PORTLAND, Ore. Segmentation and object recognition software used in video applications such as facial recognition in security cameras is being applied to sports programming.
Researchers at the University of Calgary (Alberta) are investigating whether automatic recognition and tracking software can "watch" a sporting event for a viewer, keep track of who did what and when, then diagrammatically represent the highlights or even live action using icons instead of raw video.
"Once we extract the moving objects in a scene, we can transform that data and present it in all sorts of formats. We can even make a little schematic of a sports game which is good for viewing on a small handheld device like a cellphone," said researcher Jeffrey Boyd.
Boyd's work builds on previous research he conducted with colleagues at the University of British Columbia, Dalhousie University and Waterloo University.
"On devices that don't have enough bandwidth for live video, like cellphones, we can show a moving schematic or diagram of the action with, say, Sharks or flaming C's representing the players," said Boyd.
Work began well before the MPEG-7 specification was formalized two years ago, but Boyd's Camera
Markup Language shares a common base with MPEG-7: both append an XML documennt to video describing its
Boyd's software "watches" a video stream while generating a
running commentary in the form of a continuous XML document. For instance, if a "white ball" enters the scene, Boyd's software finds it when it segments the scene into objects, names it, then begins tracking it in a stream of XML statements about its color, size, location and trajectory.
While this operation could be performed with the standard
MPEG-7 format, Boyd's Camera Markup Language goes beyond MPEG-7 by allowing bidirectional communication between the video server running his software and the camera. An MPEG-7 camera produces a stream of XML documents describing the video being taped, but the Camera Markup Language can send XML documents back to the camera to control it.
"Whereas MPEG-7 is primarily a one-way description you have some video, you describe it and that's it we were looking more at interacting with the camera. As the video is being produced we can tell the camera to do different things," said Boyd.
By employing a server-client architecture, servers can process video and its XML documents, describe the objects and generate both video representations for TV and a graphical representation for cellphones. Meanwhile, it can also send XML commands back to the camera for operations such as "follow-the-ball." Even if the ball
stops moving, the server can instruct the camera to switch from "optical flow" tracking to a "background subtraction" algorithm.
Currently, Boyd's software is restricted to tracking discrete objects.

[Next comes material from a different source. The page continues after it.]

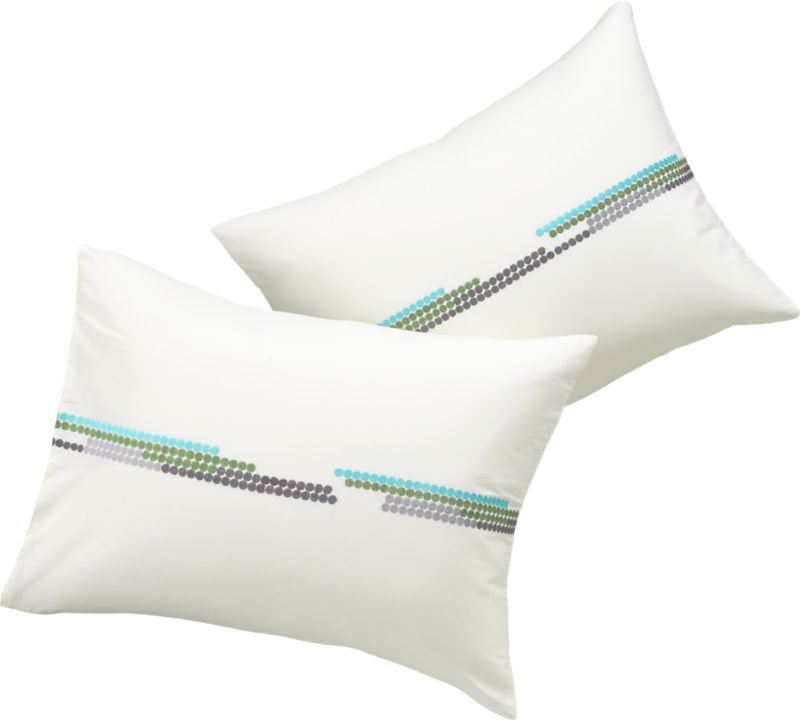 "<span class=""copyHeader"">the dotted line.</span> Staccato lines of mod dots stagger embroidered texture in aqua, green, silver, charcoal and light blue on off-white 100% cotton. Horizontal design subtly shifts in pattern and gradient, brightening and darkening in unpredictable rhythm. Finished neat with envelope closures. Sleeps sound with matching duvet.<br /><br /><NEWTAG/><ul><li>100% cotton</li><li>100% rayon embroidery on off-white</li><li>Reverses to solid off-white</li><li>Envelope closures</li><li>Machine wash</li></ul>"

In the future, he hopes to enable more complex descriptions that not only recognize objects but can discern what activities the object is participating in. For instance, security applications today
depend upon a human operator to identify "suspicious" persons and to switch between cameras to track their activities. The new software could perform this function on the server, send directives back to cameras to handle tracking and send a graphical icon to the operator
to identify the suspicious activity.
The sports demonstrations uses a 1:32 scale model of
a hockey rink with moving plastic players. Next, Boyd
wants to wire an actual real hockey rink with his client/server architecture. The testbed should be operating by September, Boyd said.
The software is currently being used to monitor traffic in Calgery.
Boyd plans to begin developing techniques for archiving video with its associated XML annotations, so that clients can later scan, search and variously transform the data for specific applications.